* _Supplied text_
# Ad-hoc mode between 2 wireless routers



## geeklinux00 (Mar 25, 2013)

Hi *e*verybody.

I have a project to realise about routing turning on FreeBSD 9.x. I have two servers that have to communicate with a wireless network between us in _ad hoc_ mode. I have read documentation about basic setup and wireless network (_ad hoc_ mode) etc. but I don't know how to communicate in _ad hoc_ mode between two wireless routers (for ex*a*mple Linksys). My wireless routers are connected to my FreeBSD servers with a RJ45 cable. My wireless routers are used just for emitting WiFi because I don't have a wireless card just an ethernet card. Can anyone help me please?


----------



## SirDice (Mar 25, 2013)

This has absolutely nothing to do with FreeBSD. Consult the manuals of your wireless routers.


----------



## geeklinux00 (Mar 25, 2013)

Ok, that's what I am thinking. Thank you!!!


----------



## zspider (Mar 25, 2013)

I haven't come across a wireless router that does that yet, but I do know you can get those features on access points.


----------



## Hawk (Mar 25, 2013)

I think you're looking for something like this: http://www.dd-wrt.com/site/index
But be forwarned: I few years ago I was trying to make a wireless bridge between two routers so I could use the LAN ports. Followed the directions exactly and bricked my router.


----------

* _Set task 1_
Answer these questions from the forum thread.
(a) Which FreeBSD version does geeklinux00 mention?
(b) What type of cable connects the wireless routers to the servers?
(c) According to zspider, on what kind of device can those features be found?
* _Set task 2_
Change "access points" to "wireless bridges" in the forum thread, and write out the stretch starting with "I haven't come" and going on through "Hawk (Mar 25, 2013)".
Use only the forum thread as your source.

* _Provided data_
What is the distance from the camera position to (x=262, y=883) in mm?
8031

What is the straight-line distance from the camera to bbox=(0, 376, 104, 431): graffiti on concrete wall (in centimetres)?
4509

* _Complete answer 1_
(a) FreeBSD 9.x
(b) An RJ45 cable
(c) Access points

* _Complete answer 2_
I haven't come across a wireless router that does that yet, but I do know you can get those features on wireless bridges.


----------



## Hawk (Mar 25, 2013)